定番は日々草くらいであるが、今年はポーチュラカの苗を見つけた。時期が過ぎたのか6個300円。お買い得のこれが見事に赤と黄の花をつけてくれて夏中楽しめた。

ネットで調べると、ポーチュラカオレラセア(学名)はスベリヒユ科スベリヒユ属ポーチュラカ。
多肉質の葉と茎をもち、同属に松葉ボタンがあってたしかに雰囲気が似ている。
酸味があり、ぬめり(これが滑るもとになる)のある独特の食感を持つとある。東北では「ひょう」と呼び、茹でて芥子醤油で食べる山菜の一種、干して保存食にもされたという。
中国では生薬として解熱、解毒、虫毒利尿に効き目あるとされ馬歯莧、馬歯菜、五行草、酸莧、豬母菜、地馬菜、馬蛇子菜、長寿菜、老鼠耳、宝釧菜などと沢山の名前があるというから薬効顕著な漢方薬なのだろう。
トルコ、ギリシャ、沖縄などでは葉物野菜の不足する夏季に重宝されサラダに入れたりして食べるというが、リンゴ酸由来の苦味があるらしい。
食べられるとか薬草でもあるとかも知らなかった。
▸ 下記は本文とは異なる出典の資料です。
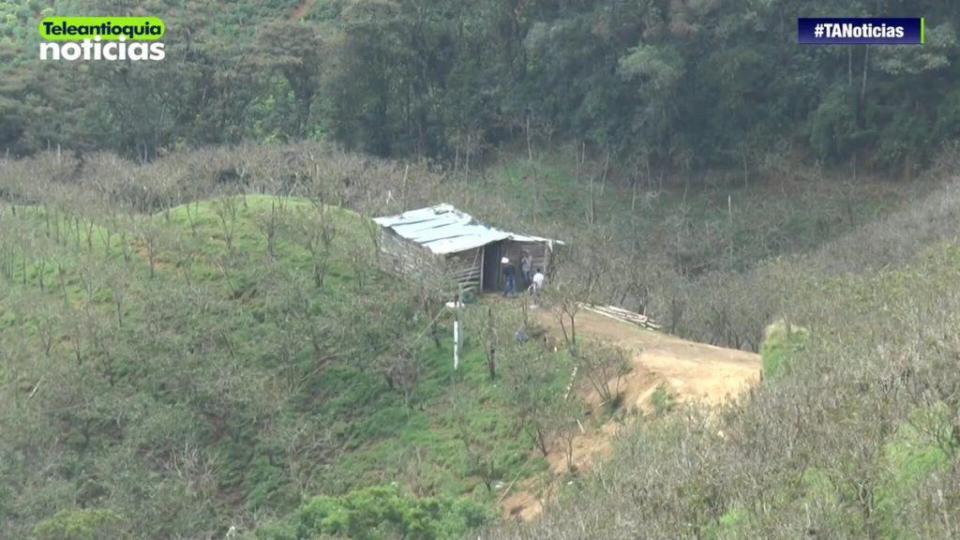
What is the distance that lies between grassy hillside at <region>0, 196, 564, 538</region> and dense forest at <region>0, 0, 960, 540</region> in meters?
0.08

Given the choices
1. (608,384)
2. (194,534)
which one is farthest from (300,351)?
(608,384)

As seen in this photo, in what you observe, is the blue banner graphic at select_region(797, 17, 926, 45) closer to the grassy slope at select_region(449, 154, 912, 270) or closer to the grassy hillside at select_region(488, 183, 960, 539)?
the grassy slope at select_region(449, 154, 912, 270)

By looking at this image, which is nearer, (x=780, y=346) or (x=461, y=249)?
(x=780, y=346)

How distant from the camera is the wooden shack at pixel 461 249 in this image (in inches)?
1105

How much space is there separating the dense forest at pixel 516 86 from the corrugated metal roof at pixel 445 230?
36.7 ft

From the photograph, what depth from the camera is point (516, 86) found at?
152ft

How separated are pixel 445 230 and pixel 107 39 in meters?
22.8

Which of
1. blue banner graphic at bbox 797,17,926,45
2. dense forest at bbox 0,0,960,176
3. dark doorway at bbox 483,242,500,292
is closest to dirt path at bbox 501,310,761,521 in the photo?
dark doorway at bbox 483,242,500,292

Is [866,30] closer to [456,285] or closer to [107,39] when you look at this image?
[456,285]

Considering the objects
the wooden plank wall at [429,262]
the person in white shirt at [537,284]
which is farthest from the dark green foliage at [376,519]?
the wooden plank wall at [429,262]

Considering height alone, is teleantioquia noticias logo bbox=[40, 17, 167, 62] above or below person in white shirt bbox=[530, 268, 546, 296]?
above

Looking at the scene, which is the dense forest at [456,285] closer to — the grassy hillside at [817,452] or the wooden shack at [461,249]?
the grassy hillside at [817,452]

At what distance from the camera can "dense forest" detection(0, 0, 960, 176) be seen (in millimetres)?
39062

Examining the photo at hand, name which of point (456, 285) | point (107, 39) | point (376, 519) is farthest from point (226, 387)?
point (107, 39)
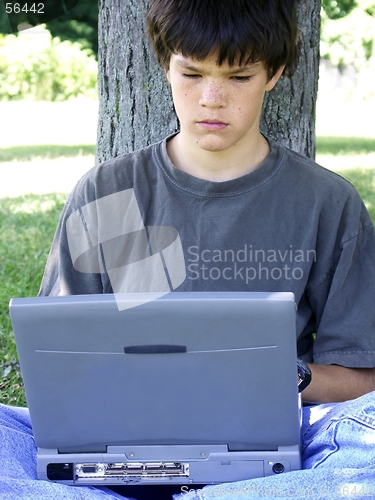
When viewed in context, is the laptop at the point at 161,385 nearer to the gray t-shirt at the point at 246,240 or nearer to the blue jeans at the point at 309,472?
the blue jeans at the point at 309,472

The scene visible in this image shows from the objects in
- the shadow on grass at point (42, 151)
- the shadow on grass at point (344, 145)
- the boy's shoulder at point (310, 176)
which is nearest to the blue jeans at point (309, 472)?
the boy's shoulder at point (310, 176)

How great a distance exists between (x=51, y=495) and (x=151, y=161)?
103cm

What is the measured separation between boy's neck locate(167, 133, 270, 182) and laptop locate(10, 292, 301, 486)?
820mm

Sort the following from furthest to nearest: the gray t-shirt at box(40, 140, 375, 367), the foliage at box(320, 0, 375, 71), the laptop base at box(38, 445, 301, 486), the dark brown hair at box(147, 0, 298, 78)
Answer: the foliage at box(320, 0, 375, 71)
the gray t-shirt at box(40, 140, 375, 367)
the dark brown hair at box(147, 0, 298, 78)
the laptop base at box(38, 445, 301, 486)

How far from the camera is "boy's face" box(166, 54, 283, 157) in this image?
1920 mm

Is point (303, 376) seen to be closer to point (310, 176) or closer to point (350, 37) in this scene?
point (310, 176)

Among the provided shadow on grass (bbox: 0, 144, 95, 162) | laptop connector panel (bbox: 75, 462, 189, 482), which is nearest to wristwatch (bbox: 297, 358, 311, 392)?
laptop connector panel (bbox: 75, 462, 189, 482)

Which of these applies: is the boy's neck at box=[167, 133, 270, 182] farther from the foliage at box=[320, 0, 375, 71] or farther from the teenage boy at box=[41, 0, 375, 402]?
the foliage at box=[320, 0, 375, 71]

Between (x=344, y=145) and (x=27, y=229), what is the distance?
20.2 feet

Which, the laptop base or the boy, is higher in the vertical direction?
the boy

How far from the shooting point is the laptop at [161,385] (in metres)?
1.35

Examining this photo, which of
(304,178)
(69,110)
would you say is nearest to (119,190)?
(304,178)

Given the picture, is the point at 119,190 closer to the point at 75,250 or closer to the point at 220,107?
the point at 75,250

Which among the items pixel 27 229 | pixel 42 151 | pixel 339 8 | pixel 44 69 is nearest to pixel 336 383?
pixel 27 229
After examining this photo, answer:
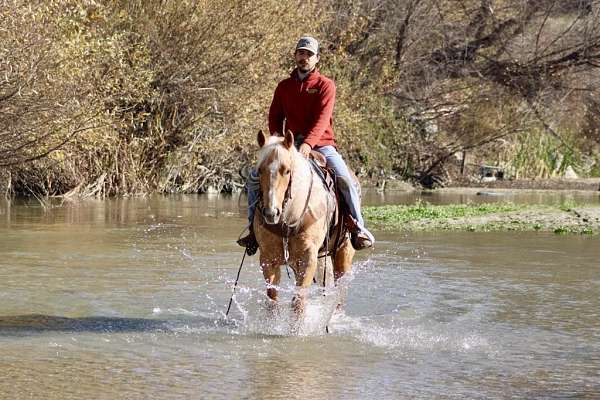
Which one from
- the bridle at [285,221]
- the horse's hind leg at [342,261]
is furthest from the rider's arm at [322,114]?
the horse's hind leg at [342,261]

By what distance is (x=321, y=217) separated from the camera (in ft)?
31.6

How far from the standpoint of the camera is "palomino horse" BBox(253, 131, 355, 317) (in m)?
8.88

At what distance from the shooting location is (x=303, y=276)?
373 inches

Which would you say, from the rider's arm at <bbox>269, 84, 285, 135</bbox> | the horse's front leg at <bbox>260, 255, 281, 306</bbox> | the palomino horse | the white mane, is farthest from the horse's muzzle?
the rider's arm at <bbox>269, 84, 285, 135</bbox>

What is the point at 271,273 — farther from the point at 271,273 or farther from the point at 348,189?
the point at 348,189

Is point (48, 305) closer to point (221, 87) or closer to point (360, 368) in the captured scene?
point (360, 368)

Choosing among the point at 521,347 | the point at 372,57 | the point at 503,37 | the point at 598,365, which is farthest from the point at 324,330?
the point at 503,37

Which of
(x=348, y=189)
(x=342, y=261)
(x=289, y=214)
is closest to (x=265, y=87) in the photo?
(x=342, y=261)

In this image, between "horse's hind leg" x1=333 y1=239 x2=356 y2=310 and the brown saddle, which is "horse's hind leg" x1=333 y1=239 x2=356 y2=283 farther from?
the brown saddle

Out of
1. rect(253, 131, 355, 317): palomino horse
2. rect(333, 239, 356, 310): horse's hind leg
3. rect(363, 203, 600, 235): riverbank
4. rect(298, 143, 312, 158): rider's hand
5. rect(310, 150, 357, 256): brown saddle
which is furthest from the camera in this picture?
→ rect(363, 203, 600, 235): riverbank

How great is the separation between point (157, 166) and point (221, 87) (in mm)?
2730

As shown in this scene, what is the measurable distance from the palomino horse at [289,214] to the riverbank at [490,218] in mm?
9576

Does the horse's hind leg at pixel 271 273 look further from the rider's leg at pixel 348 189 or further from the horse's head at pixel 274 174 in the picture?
the rider's leg at pixel 348 189

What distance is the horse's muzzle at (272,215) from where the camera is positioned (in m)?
8.76
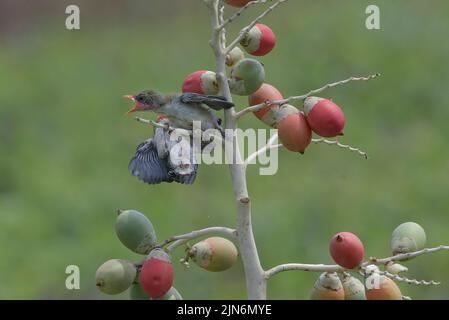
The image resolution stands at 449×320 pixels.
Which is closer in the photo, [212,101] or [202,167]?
[212,101]

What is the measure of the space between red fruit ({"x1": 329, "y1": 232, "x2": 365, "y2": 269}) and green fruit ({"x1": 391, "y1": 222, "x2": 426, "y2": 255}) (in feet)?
0.26

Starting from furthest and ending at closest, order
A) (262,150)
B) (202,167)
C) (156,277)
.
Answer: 1. (202,167)
2. (262,150)
3. (156,277)

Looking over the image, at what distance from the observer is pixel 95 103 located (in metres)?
5.26

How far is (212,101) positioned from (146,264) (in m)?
0.22

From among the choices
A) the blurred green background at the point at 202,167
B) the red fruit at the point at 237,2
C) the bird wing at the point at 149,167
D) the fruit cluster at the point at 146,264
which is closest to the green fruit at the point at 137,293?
the fruit cluster at the point at 146,264

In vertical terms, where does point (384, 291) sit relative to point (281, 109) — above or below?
below

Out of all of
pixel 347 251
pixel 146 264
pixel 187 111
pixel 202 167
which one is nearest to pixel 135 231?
pixel 146 264

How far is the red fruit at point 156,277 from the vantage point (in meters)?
1.23

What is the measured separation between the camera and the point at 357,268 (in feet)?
4.12

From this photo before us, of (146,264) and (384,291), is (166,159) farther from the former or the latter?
(384,291)

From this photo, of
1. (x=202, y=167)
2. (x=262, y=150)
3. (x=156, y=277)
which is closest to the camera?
(x=156, y=277)

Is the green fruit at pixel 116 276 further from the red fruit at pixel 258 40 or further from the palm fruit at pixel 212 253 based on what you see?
the red fruit at pixel 258 40

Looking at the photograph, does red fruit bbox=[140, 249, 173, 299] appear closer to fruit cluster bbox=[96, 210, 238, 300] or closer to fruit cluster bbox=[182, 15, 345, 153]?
fruit cluster bbox=[96, 210, 238, 300]
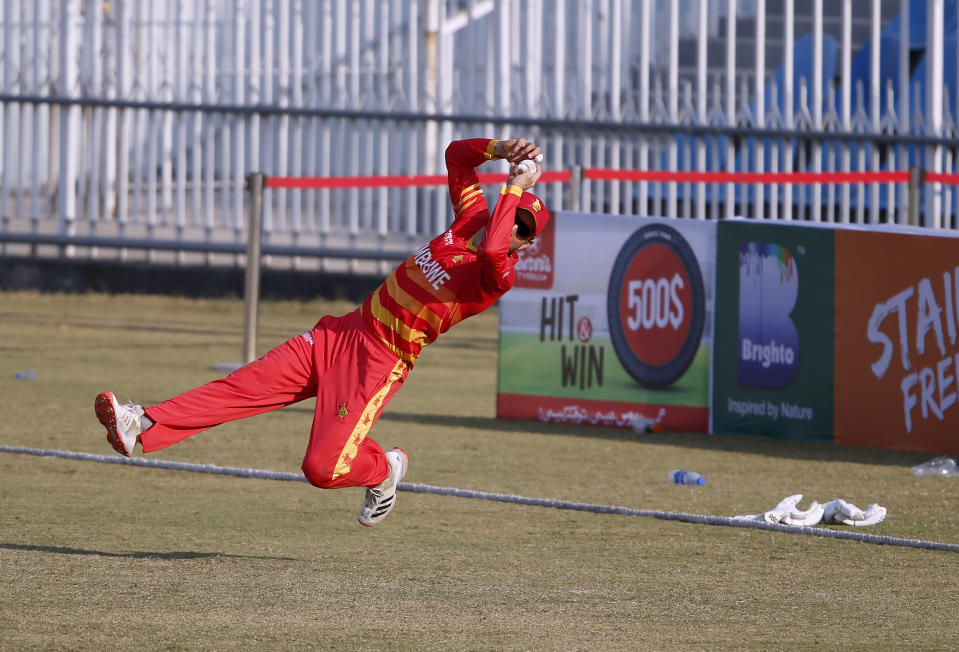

ハナスベリヒユはこのスベリヒユの近縁種で「花滑り莧」(はなすべりひゆ)と書く。「莧」などという漢字は初めて見る。これも知らなかった。

スベリヒユの「スベリ」は茎や葉を茹でた際にぬめりが出ることや踏みつけると滑ることに由来し、「ヒユ」はヒヨコと同源の言葉で小さくて可愛らしいという意味らしい。
ポーチュラカという花名は、ラテン語の「porto(持ち運ぶ)」と「lac(乳)」が語源で、茎や葉を切ると乳状の液が出ることにちなんでいるという説や、ラテン語の「porta(ポータ・入口)」が語源で、実が熟すと蓋が取れて口が開くことに由来するという説があるが、自分には確かめる術はない。

暑さや乾燥に非常に強い植物で、地表を覆うように育つ。朝顔のように朝開いて夕方に一斉にしぼむいわゆる一日花。
今年の夏は雨の日が多く日照時間も極端に少なく異常気象が続く。もうこれ以上の変な天気は勘弁して欲しいと祈るのみである。
ポーチュラカの花が元気に咲いてくれて嬉しい。